1

I would like to merge two data frames based upon both a time period, and lat lon coordinates.

I originally performed an outer product to construct distances between the two data-frames using a window function. However this created an enormous data explosion, and shut down my cluster whenever I tried to run it (I can include this code if requested). In response, I decided to perform a sequence of inner joins in order to avoid this outer product. Put simply, I joined on the absolute value of the difference being equal to some specific value until the remaining un-matched coordinates could be merged using the naive window approach.
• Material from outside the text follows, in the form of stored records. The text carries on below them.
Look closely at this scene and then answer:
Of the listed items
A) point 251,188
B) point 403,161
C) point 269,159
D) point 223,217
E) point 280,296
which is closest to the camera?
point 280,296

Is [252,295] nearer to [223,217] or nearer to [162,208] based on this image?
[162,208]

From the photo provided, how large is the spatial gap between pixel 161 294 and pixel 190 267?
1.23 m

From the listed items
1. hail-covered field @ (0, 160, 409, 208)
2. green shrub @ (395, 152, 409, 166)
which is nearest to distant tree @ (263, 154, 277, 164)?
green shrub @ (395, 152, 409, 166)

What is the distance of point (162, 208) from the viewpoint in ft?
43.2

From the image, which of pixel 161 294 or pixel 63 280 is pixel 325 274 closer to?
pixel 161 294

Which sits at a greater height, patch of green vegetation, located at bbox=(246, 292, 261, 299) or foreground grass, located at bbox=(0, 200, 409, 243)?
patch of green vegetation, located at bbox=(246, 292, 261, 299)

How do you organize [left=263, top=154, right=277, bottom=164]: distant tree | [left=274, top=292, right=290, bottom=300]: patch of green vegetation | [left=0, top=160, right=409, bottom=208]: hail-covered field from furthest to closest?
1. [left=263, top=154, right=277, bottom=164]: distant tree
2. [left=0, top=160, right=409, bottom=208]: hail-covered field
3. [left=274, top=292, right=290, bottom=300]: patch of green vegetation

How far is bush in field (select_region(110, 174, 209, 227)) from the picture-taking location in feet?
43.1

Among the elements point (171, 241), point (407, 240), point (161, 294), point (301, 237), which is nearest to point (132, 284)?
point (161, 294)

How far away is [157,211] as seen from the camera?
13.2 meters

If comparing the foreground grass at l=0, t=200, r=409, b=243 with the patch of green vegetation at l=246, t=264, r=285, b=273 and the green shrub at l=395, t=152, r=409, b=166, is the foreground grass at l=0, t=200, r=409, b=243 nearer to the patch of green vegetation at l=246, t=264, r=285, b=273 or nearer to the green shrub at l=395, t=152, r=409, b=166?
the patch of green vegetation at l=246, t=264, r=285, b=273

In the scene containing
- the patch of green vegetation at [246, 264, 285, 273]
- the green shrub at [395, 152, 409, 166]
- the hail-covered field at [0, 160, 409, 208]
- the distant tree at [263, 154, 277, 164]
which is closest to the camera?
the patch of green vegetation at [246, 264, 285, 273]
I have looked around but not found any Pyspark code in the stack that has explicitly dealt with this problem so any help is appreciated.

# starting with exact
conditions = [df1.lon1 == df2.lon2,
                  df1.lat1 == df2.lat2,
                  df2.start <= df1.time,
                  df2.end >= df1.time]
current_df_hit = df1.join(df2, conditions, 'inner')

....
# then 1 off 
conditions = [F.abs(df1.lon1 - df2.lon2) == 1,
                  df1.lat1 == df2.lat2,
                  df2.start <= df1.time,
                  df2.end >= df1.time]
current_df_hit = df1.join(df2, conditions, 'inner')
...
conditions = [df1.lon1 == df2.lon2,
              F.abs(df1.lat1 - df2.lat2==1,
                  df2.start <= df1.time,
                  df2.end >= df1.time]
current_df_hit = df1.join(df2, conditions, 'inner')
...
# then both ect.
conditions = [F.abs(df1.lon1 - df2.lon2) == 1,
              F.abs(df1.lat1 - df2.lat2==1,
                  df2.start <= df1.time,
                  df2.end >= df1.time]
current_df_hit = df1.join(df2, conditions, 'inner')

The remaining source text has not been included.